Havariekommando photo of the spill on the Kiel Canal
Courtesy Havariekommando

Published Jan 4, 2023 5:53 PM by The Maritime Executive

On Tuesday, Germany's strategic Kiel Canal reopened after a weekslong closure caused by an oil spill.

On December 21, a pipeline released an estimated 3,200 gallons of oil into the inner harbor at the port of Brunsbuttel, the North Sea/Elbe entrance to the canal. According to Tobias Goldschmidt, the state's environment minister, the oil slick spread over a stretch of water four miles in length. 

About 150 volunteers and workers and three spill-response vessels joined the effort to mitigate the spill, and the canal locks were temporarily closed to prevent the spread of pollution. A thick layer of oil floating on the water had to be removed with sorbent before traffic could resume, the incident command told DPA. 

At one point, at least 30 ships were queued up and waiting for the waterway to reopen, and some opted to change course and navigate around Denmark through the Kattegat instead.  The closure cost German shipping more than $1.5 million per day, according to German public radio network NDR.

Final cleanup will take more time, but the overwhelming majority of the spill has been removed, authorities told NDR. The work has reached a point where shipping can safely resume. 

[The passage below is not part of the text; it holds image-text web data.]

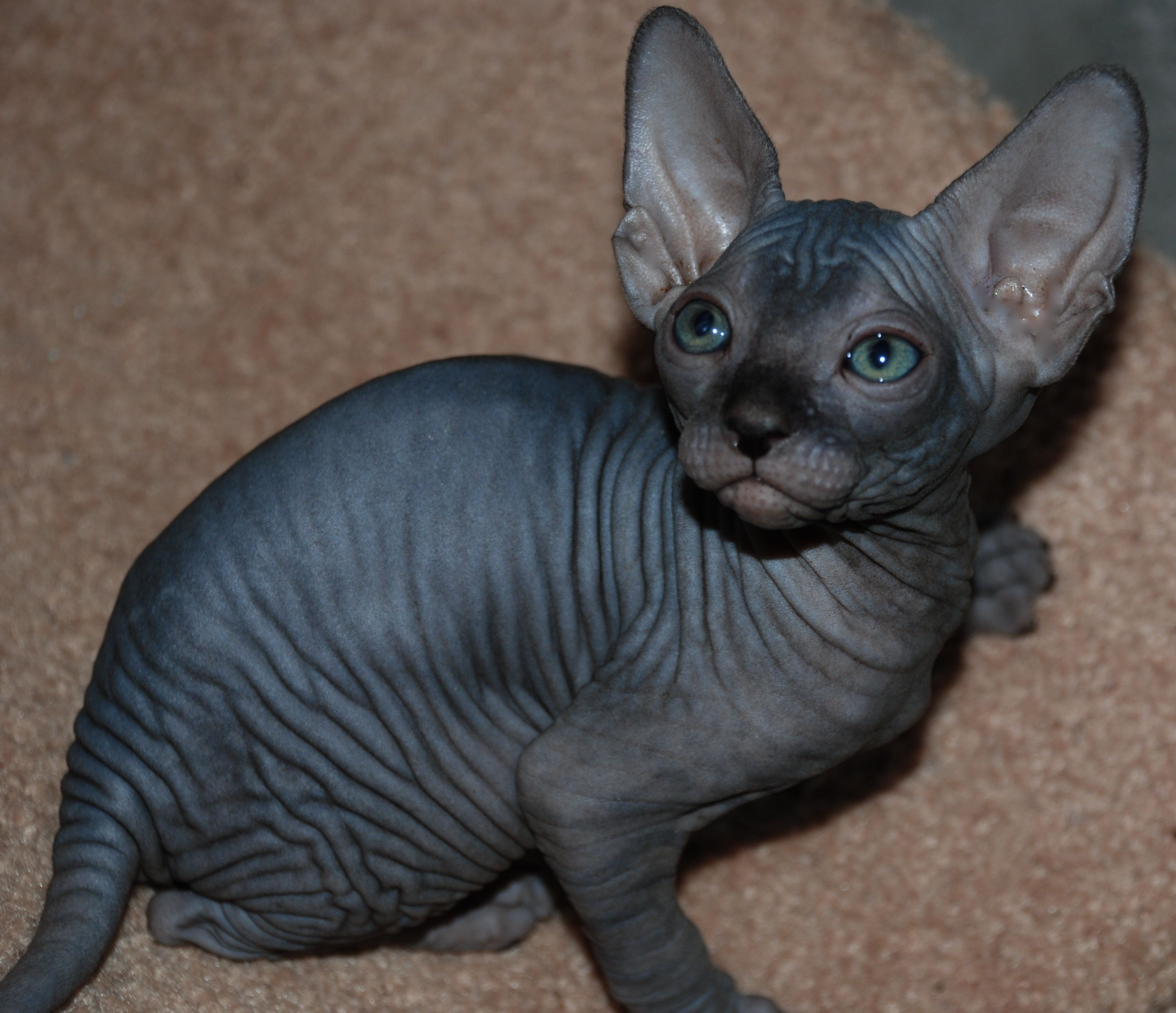 black hairless kitten Heavenly Creatures Pinterest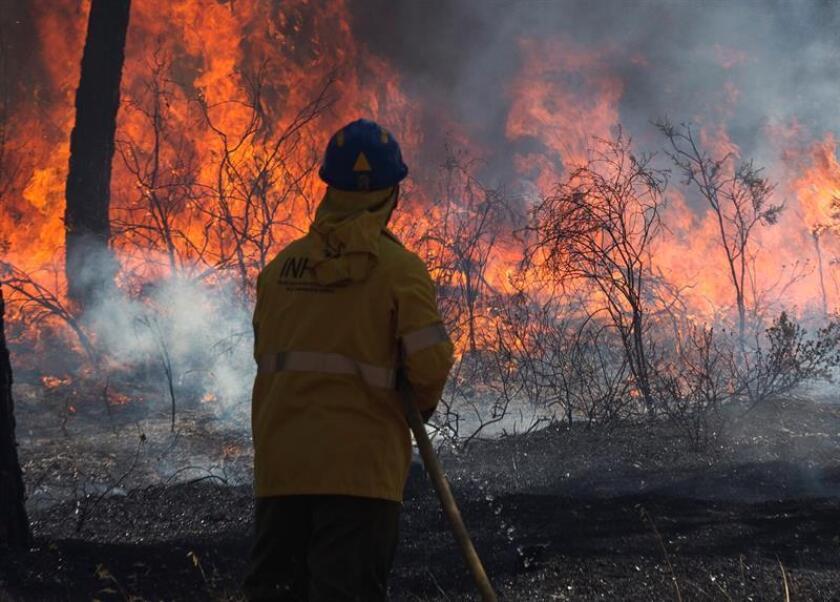 El Gobierno de México envió este martes a Canadá 102 efectivos más para combatirlos incendios forestales tras una solicitud de apoyo del Gobierno canadiense, informó hoy la Comisión Nacional Forestal (CNF). EFE/ARCHIVO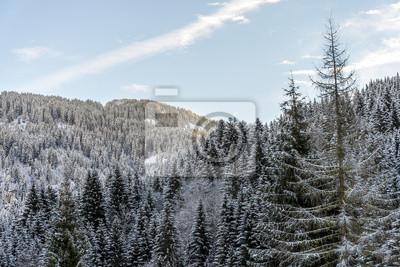 Firs Wald in den Bergen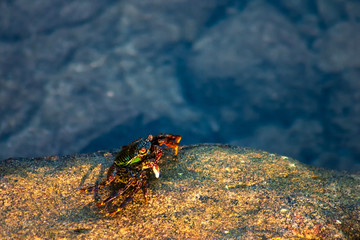 golden sun light shining on colorful crab on the rock in front of crystal clear sea water in background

The Kiel Canal is a 60-mile artificial waterway connecting the North Sea with the Baltic, allowing small vessels to shorten their voyage between the two regions. It dates to the 19th century, but in the years leading up to the First World War, it was enlarged to fit the dimensions of the largest German warships of the era. Today it can accept ships with a length up to 770 feet, a beam of up to 106 feet, air draft of 130 feet and a draft of about 23 feet.

Like the Bosporus, the Kiel Canal is open to international navigation by treaty, though locally maintained and controlled.